On Wednesday, the Federal Reserve announced the extension of restrictions on dividends and share buybacks by big U.S. banks, in a bid to conserve capital amid the coronavirus crisis-induced downturn. The central bank restricted share buybacks for another three months – the period till the end of the fourth quarter.
Moreover, dividends are being capped and are based on the formula related to bank’s recent income. Under the restrictions, banks are not allowed to pay dividends more than their average quarterly profit from the four most recent quarters.
Notably, restrictions have been imposed on 33 banks with more than $100 billion in assets. The Fed’s move intends to “ensure that large banks maintain a high level of capital resilience,” the central bank said in a statement. “The capital positions of large banks have remained strong during the third quarter while such restrictions were in place,” noted the Federal Reserve.
Previously, at the end of this June, 33 of the largest U.S. banks, including JPMorgan JPM, Citigroup C, Wells Fargo WFC and Bank of America BAC, were being restricted for capital deployment.
In June, the Federal Reserve released the results of the Dodd-Frank Act supervisory stress test 2020 (DFAST 2020) conducted on 33 firms, which, to a great extent, reflected the stability of the banking system.
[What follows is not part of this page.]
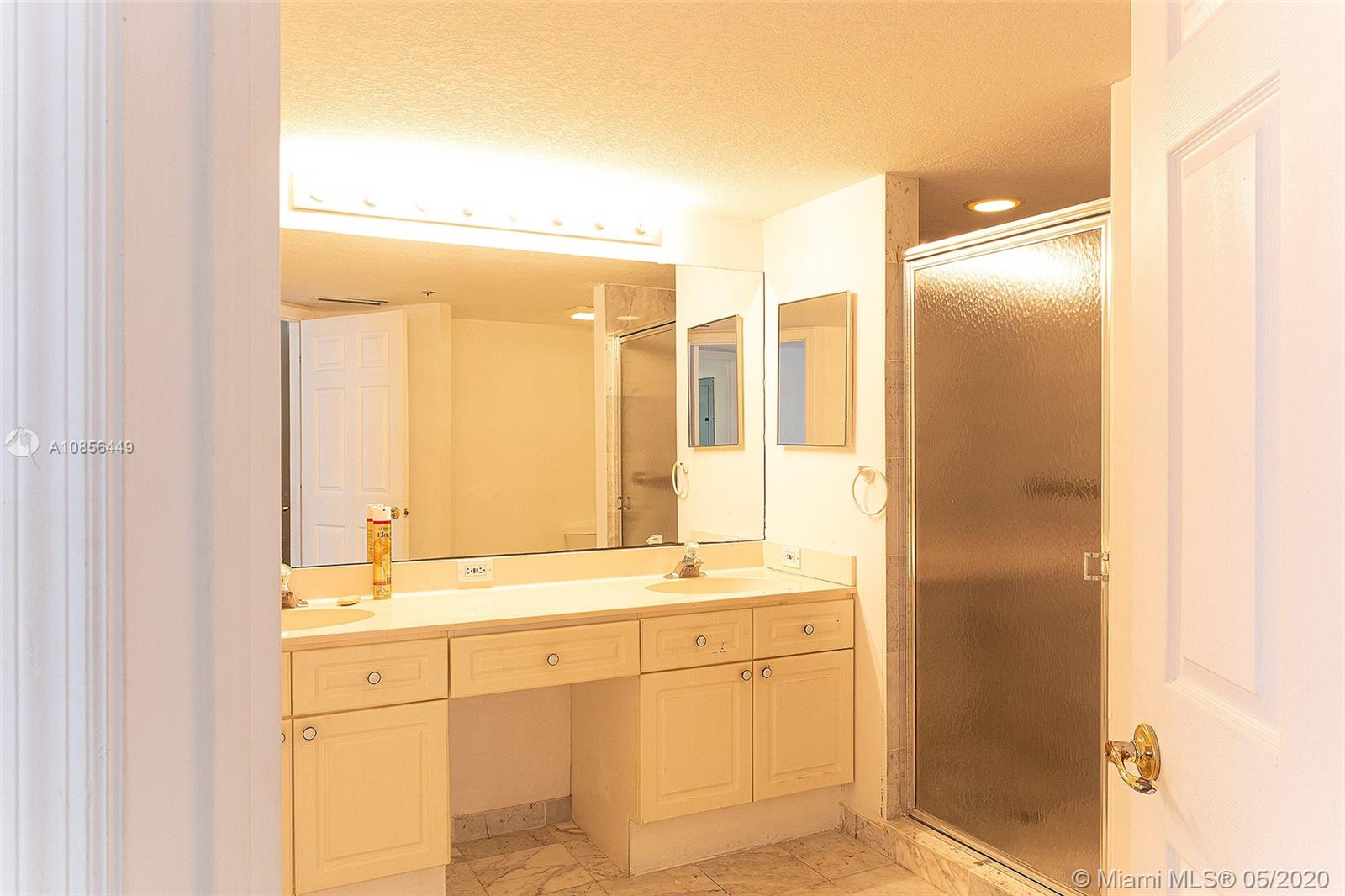 17275 Collins Ave #904 photo014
However, on uncertainty signalled by the industry and the broader economy, the Fed announced big banks to undertake a second round of stress tests later this year.
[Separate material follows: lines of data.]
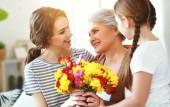 Muttertag! drei Generationen von Familienmutter, Großmutter und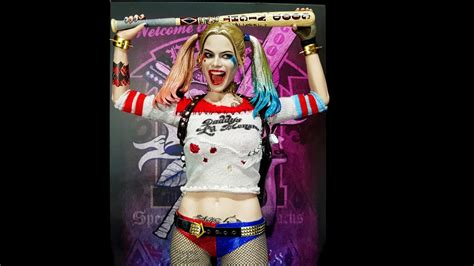hot toys harley quinn hot toys harley quinn showcase review youtube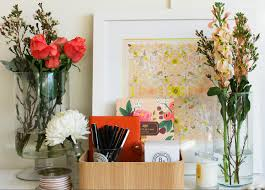 Office Desk Flowers by 5 Ways To Style Your Desk With The Daily Edited Bloombox Co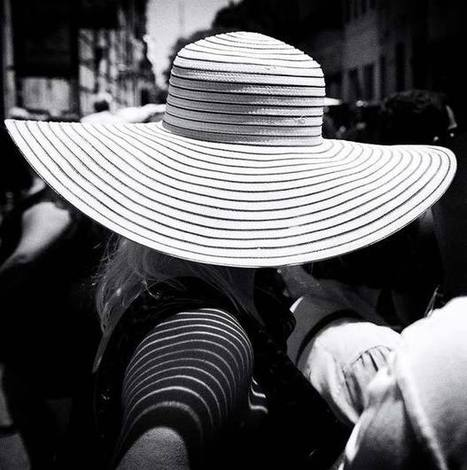 """""""A Woman Called Ana"""" - Street Photography From Argentina 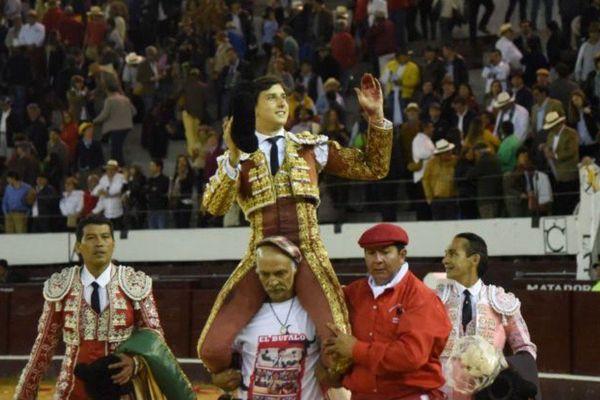 Pour son dix-huitième contrat américain de la saison, Andrés Roca Rey a confirmé son alternative à Bogotá. Et il est sorti en triomphe, comme presque toujours!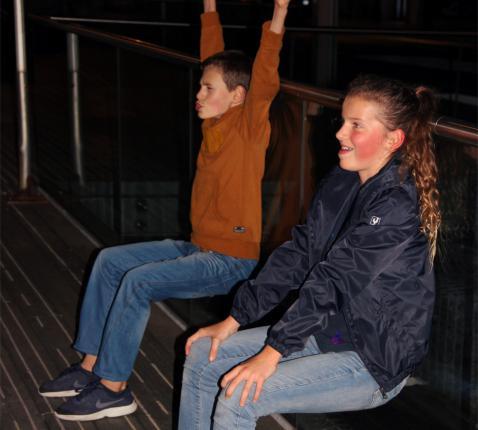 Dan mochten we eindelijk eens gaan zitten, was het een muurzitopdracht! © KVR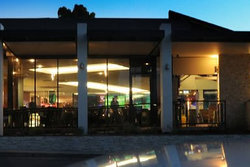 Modbury Plaza Hotel - Foster Accommodation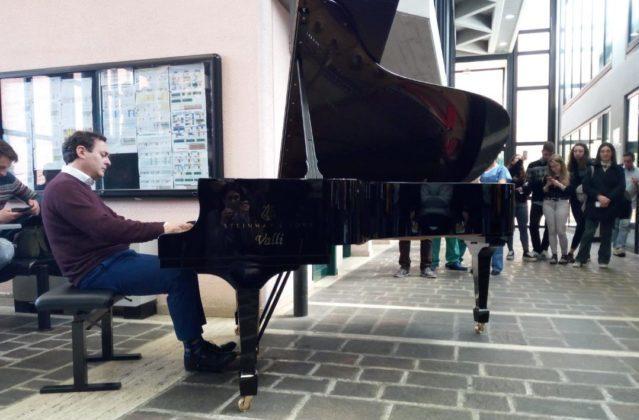 Concerto a sorpresa alla Politecnica, il pianista Gianluca Luisi incanta gli studenti di Medicina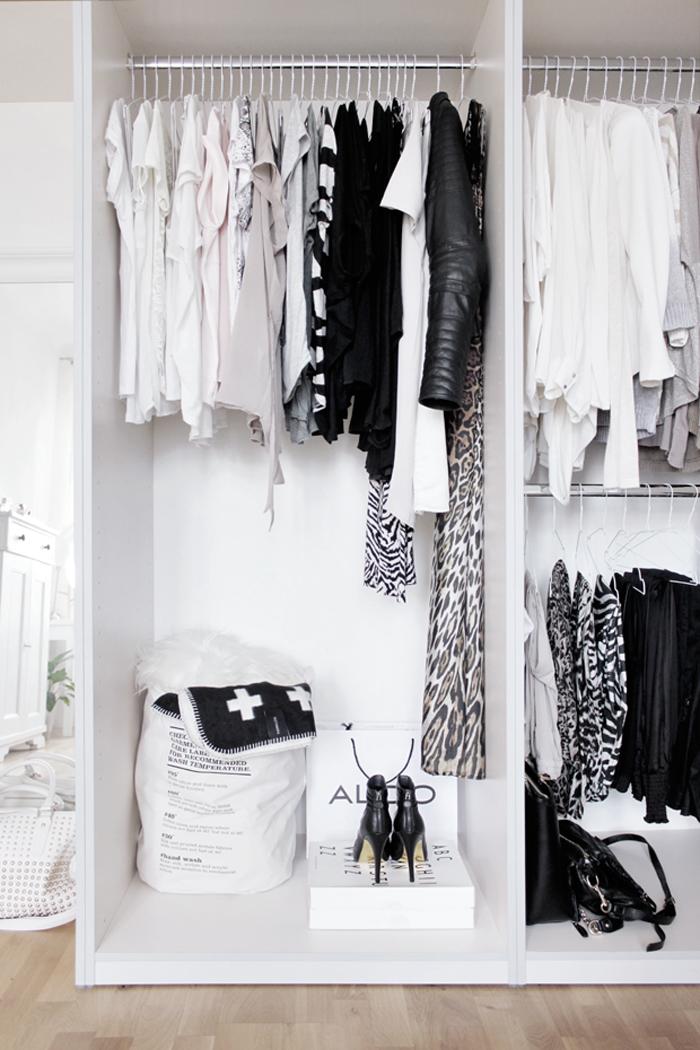 Elegant Wei Kleiderschrank Offene Kleiderschrank Im Schlafzimmer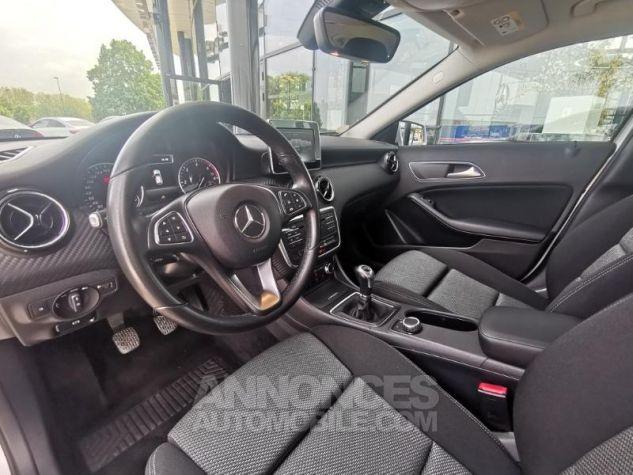 Mercedes Classe GLA 180 d Business Argent polaire métallisé Occasion - 5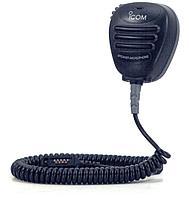 Icom HM-138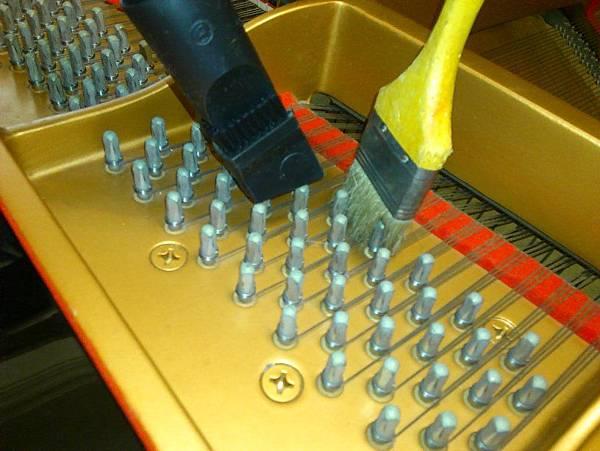 平台琴的響板清理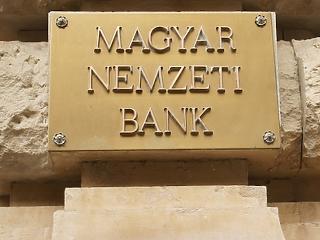 Mennyire etikusak a bankok? Vizsgálódott és büntettett az MNB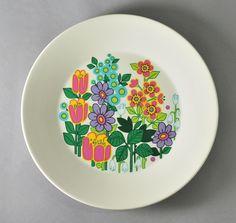 J&G Meakin Garden Party plate designed by Jessie Tait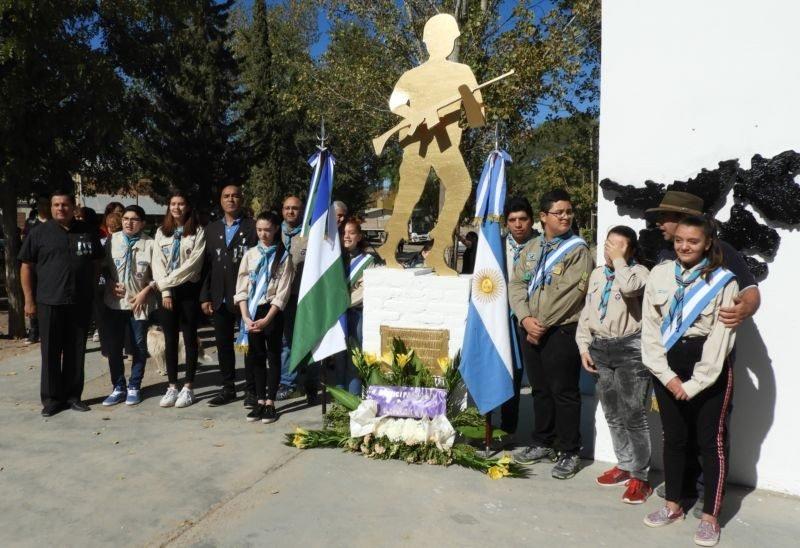 Catriel25Noticias.com malvinas-2019-530x363 Emotivo acto en el 37° aniversario de la gesta de Malvinas Destacadas LOCALES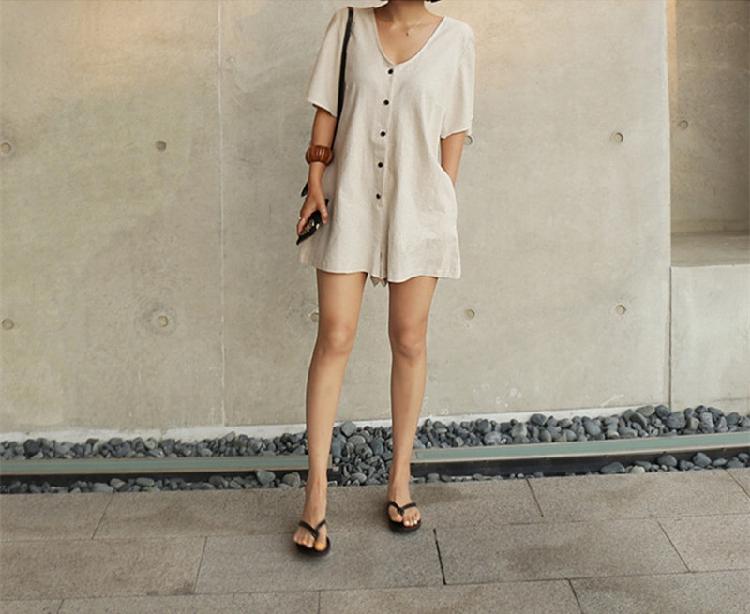 韓国 ファッション オールインワン サロペット 春 夏 カジュアル PTXF166  リネン フレアスリーブ ヘンリーネック Vネック フロントボタン Aライン オルチャン シンプル 定番 セレカジの写真5枚目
The second round will be based on two coronavirus-related recession scenarios. The results of the second round of stress tests, which are conducted to ensure banks’ ability to lend even in a crisis, will be announced this December.
The continued impact of the coronavirus pandemic on the banks’ lending businesses has taken a toll on the banking shares. Moreover, short-term interest rates near zero level and increase in provisions have eroded the profits of banks despite trading gains. Therefore, plunge in prices on investors’ concerns have also prompted the central bank to further restrict capital distributions in order to ensure liquidity of banks.
To ensure the resilience of large banks, the Fed has asked banks to maintain sufficient liquidity by further suspending share repurchases and capping dividends. With banks taking measures to strengthen their financials and battle challenges, the second round of stress test will further help regulators check their progress in the same and avert another crisis. Further, this will boost the lending capacity of banks, thereby bolstering their financial positions.
Though an economic uncertainty lingers due to the coronavirus outbreak; at present, banks are actively responding to every legal and regulatory pressure. This has, in fact, positioned banks well to encounter impending challenges.